Mitigation Strategies:

  1. Scale consumers horizontally: Add more subscriber instances. In Kafka, add more consumers to the consumer group (up to the number of partitions).
  2. Increase batch size: Pull-based consumers can fetch larger batches to amortize overhead.
  3. Apply flow control: Some brokers (Google Pub/Sub) allow subscribers to configure a maximum number of outstanding (unacknowledged) messages.
  4. Set retention limits: Configure the broker to drop messages older than a threshold (e.g., 7 days) to prevent unbounded disk growth.

Dead Letter Topics (DLT)

When a message repeatedly fails processing (e.g., malformed data), it should be moved to a Dead Letter Topic after a configured number of retries.

This prevents a single bad message from blocking the entire subscription.
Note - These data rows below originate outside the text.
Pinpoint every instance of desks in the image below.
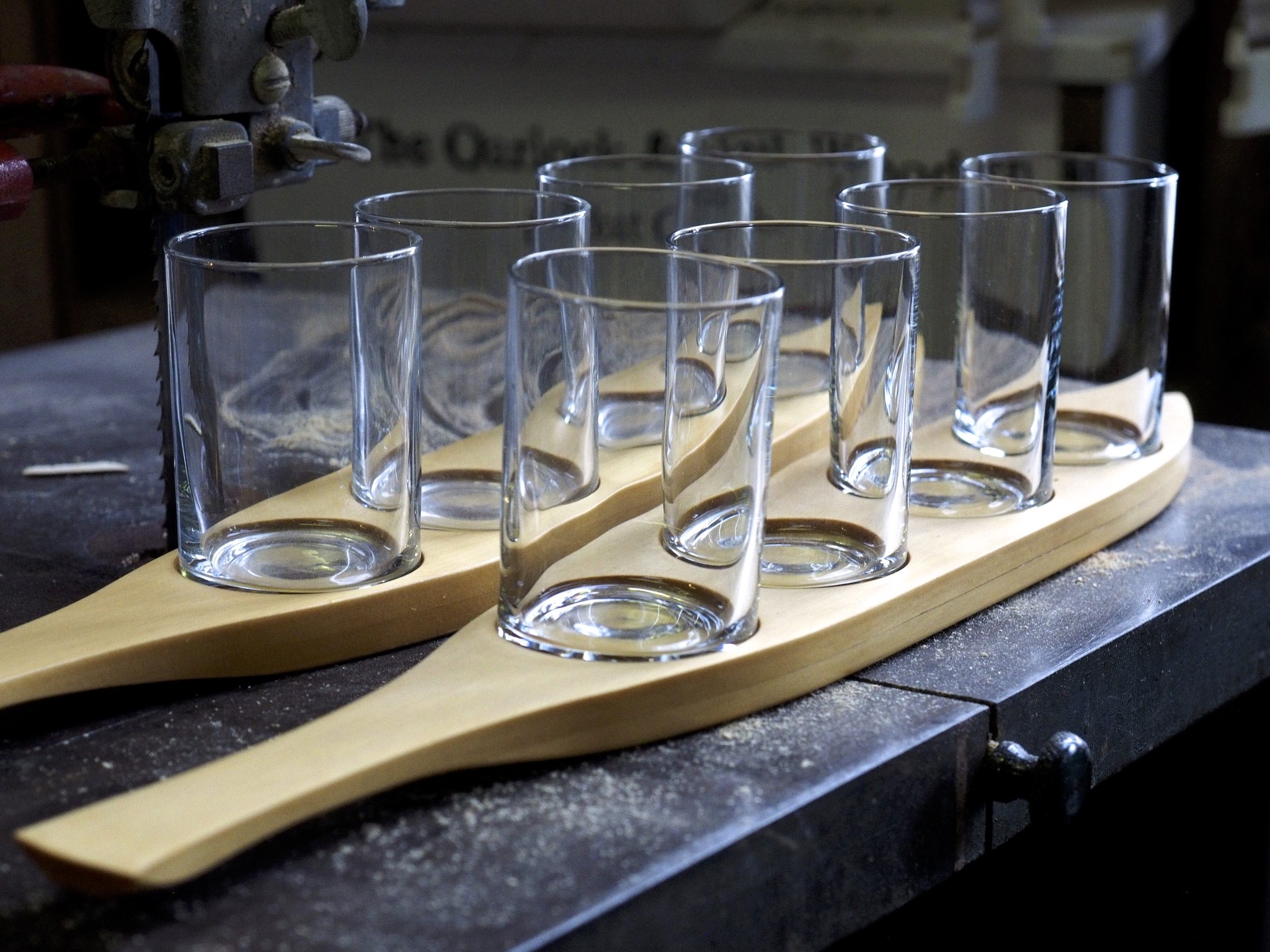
[3,282,1268,952]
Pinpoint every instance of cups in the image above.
[824,175,1071,518]
[680,124,887,398]
[535,153,754,431]
[660,215,921,586]
[350,189,602,530]
[491,248,788,666]
[162,222,425,595]
[962,149,1178,460]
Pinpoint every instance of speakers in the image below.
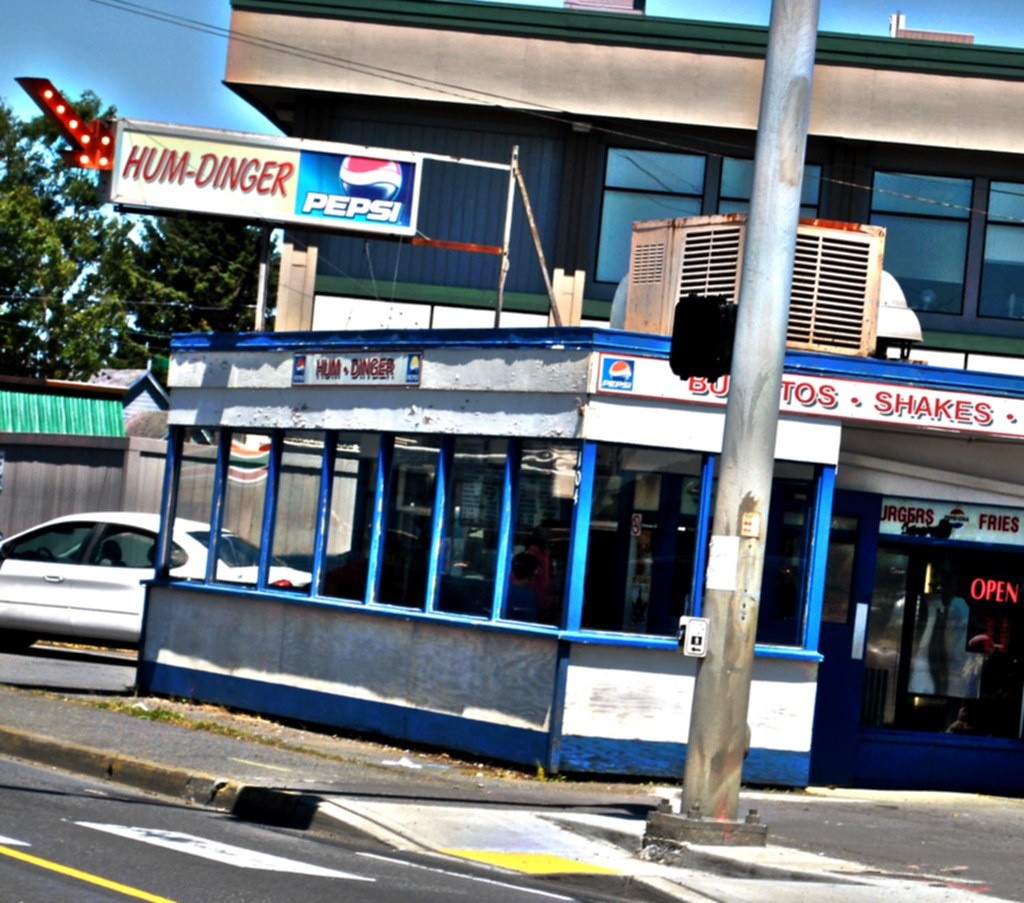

5. Pub/Sub Platform Comparison

FeatureApache KafkaGoogle Cloud Pub/SubAWS SNS + SQSRabbitMQ
ModelLog-based streamingManaged pub/subPush notification + queueTraditional message broker
DeliveryPullPush or PullPush (SNS) + Pull (SQS)Push
OrderingPer partitionPer ordering keyFIFO mode onlyPer queue
RetentionConfigurable (days/weeks)31 days max14 days (SQS)Until consumed
ReplayYes (reset offset)Yes (seek to timestamp)No (once consumed, deleted)No
ThroughputMillions msg/secMillions msg/secHundreds of thousandsTens of thousands
Best ForEvent streaming, data pipelinesCloud-native event-driven appsAWS-native pub/subComplex routing, low latency

[!TIP] In a system design interview, use Kafka when you need event replay, high throughput, or stream processing. Use managed pub/sub (Google Pub/Sub or SNS+SQS) when you want serverless simplicity without managing broker infrastructure.


6. Common Pub/Sub Patterns

Event Notification

The publisher emits a lightweight event (e.g., { "event": "OrderCreated", "orderId": "123" }). Subscribers receive the notification and fetch full details from the source service via API if needed.

  • Pros: Small message payloads. Publisher doesn't need to include all data.
  • Cons: Subscribers make additional network calls to fetch details.

Event-Carried State Transfer

The publisher includes the full state of the entity in the event (e.g., the complete order object with items, prices, shipping address). Subscribers don't need to call back to the source.

  • Pros: Subscribers are fully self-contained. No additional API calls.
  • Cons: Larger messages. Risk of data staleness if the entity changes between publish and consume.

Event Sourcing with Pub/Sub

Combine event sourcing (storing every state change as an event) with pub/sub to broadcast domain events to other services. The event store becomes the source of truth, and pub/sub distributes events to projections, read models, and downstream services.